**Aim of the exercise:** Pictures are to be left out, and only the lines below starting at the one with "Kirkwood's Sweeper Shop" and ending at the one with "BMW X3 SDrive Dusel 20 1995cm3 Suwałki" are to be reproduced, each exactly, both ends included.

**Records supplied:**
———
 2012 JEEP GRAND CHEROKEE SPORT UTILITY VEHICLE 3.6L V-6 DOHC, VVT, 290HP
———
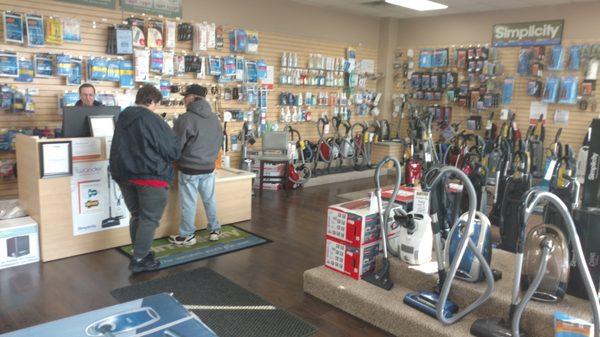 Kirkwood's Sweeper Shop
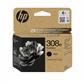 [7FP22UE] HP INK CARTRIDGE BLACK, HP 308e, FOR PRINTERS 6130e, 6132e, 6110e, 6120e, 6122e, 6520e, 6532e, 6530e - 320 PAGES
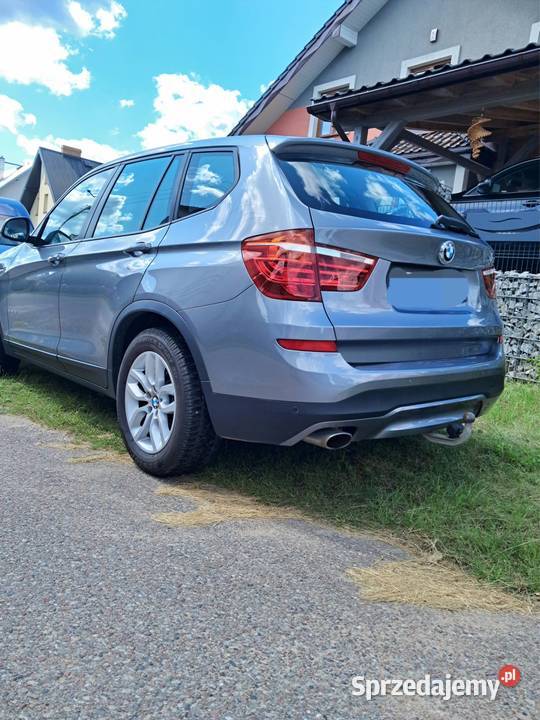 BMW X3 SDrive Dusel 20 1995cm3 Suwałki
———
**Expected answer:**
 Kirkwood's Sweeper Shop
 [7FP22UE] HP INK CARTRIDGE BLACK, HP 308e, FOR PRINTERS 6130e, 6132e, 6110e, 6120e, 6122e, 6520e, 6532e, 6530e - 320 PAGES
 BMW X3 SDrive Dusel 20 1995cm3 Suwałki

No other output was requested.